Camille Claudel. Quelqu'un qui a reçu beaucoup.
« Un roman, même une épopée, il faudrait bien Homère pour la raconter. Je vis dans un monde si curieux, si étrange... Du rêve que fut ma vie, ceci est le cauchemar. »
Il y a toujours quelque chose d’absent qui me tourmente.
"Ce n'est pas ma place au milieu de tout cela, il faut me retirer de ce milieu, après quatorze ans, aujourd'hui d'une vie pareille, je réclame la liberté à grands cris".
Auguste Rodin à Camille Claudel -1886-
Ma féroce amie,
Ma pauvre tête est bien malade, et je ne puis me lever ce matin. Ce soir, j'ai parcouru (des heures) sans te trouver nos endroits, que la mort me serait douce ! et comme mon agonie est longue. Pourquoi ne m'as-tu pas attendu à l'atelier, où vas-tu?A quel douleur j'étais destiné. J"ai des moments d'amnésie où je souffre moins, mais aujourd'hui, l'implacable douleur reste.
Camille ma bien aimée malgré tout, malgré la folie que je sens venir et qui sera votre œuvre, si cela continue. Pourquoi ne me crois-tu pas?J'abandonne mon Salon (ou Dalou?) la sculpture; si je pouvais aller n'importe où, un pays où j'oublierai, mais il n'y en a pas. il y a des moments où franchement je crois que je t'oublierai. Mais en un seul instant, je sens ta terrible puissance.

- - -

Énoncé 1 —
Questions sur le texte consacré à Camille Claudel :
(a) Quel poète faudrait-il, d'après la première citation, pour raconter cette épopée ?
(b) Après combien d'années d'une vie pareille la liberté est-elle réclamée à grands cris ?
(c) Par quels mots Rodin ouvre-t-il sa lettre à Camille Claudel datée de 1886 ?
Le texte et les enregistrements n'ont aucun lien entre eux.

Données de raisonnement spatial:
- - -

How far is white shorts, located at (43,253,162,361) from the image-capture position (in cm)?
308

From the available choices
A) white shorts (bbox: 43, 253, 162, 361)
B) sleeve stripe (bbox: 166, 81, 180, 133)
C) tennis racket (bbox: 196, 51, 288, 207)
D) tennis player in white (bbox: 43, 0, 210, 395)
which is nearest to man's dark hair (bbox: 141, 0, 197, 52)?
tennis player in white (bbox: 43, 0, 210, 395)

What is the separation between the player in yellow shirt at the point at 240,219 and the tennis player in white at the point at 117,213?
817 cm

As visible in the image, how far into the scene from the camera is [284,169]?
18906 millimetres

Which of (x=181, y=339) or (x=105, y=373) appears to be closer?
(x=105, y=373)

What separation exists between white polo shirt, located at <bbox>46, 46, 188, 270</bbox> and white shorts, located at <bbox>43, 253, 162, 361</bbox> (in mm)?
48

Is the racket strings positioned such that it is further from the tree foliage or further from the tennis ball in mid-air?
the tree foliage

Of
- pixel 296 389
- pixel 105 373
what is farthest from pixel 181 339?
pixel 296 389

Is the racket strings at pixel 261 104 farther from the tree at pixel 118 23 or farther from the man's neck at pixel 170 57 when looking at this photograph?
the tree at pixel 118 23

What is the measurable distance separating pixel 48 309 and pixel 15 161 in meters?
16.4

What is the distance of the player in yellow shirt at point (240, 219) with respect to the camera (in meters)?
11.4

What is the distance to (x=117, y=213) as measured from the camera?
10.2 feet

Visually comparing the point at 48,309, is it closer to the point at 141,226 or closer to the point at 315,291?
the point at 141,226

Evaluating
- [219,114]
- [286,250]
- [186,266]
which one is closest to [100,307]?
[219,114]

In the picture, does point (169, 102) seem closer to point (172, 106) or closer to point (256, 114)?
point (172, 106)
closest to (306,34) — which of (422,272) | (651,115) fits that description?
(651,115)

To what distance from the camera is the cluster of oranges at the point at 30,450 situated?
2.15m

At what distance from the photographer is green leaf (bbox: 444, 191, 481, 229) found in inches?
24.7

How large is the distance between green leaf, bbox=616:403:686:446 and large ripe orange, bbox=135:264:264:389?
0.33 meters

- - -

Énoncé 2 —
Transcrivez fidèlement les enregistrements en commençant à la ligne qui contient « To what distance » et en allant jusqu'à la fin des enregistrements, cette première ligne comprise.

Réponse attendue 1 —
(a) Homère.
(b) Après quatorze ans.
(c) « Ma féroce amie ».

Réponse attendue 2 —
To what distance from the camera is the cluster of oranges at the point at 30,450 situated?
2.15m

At what distance from the photographer is green leaf (bbox: 444, 191, 481, 229) found in inches?
24.7

How large is the distance between green leaf, bbox=616:403:686:446 and large ripe orange, bbox=135:264:264:389?
0.33 meters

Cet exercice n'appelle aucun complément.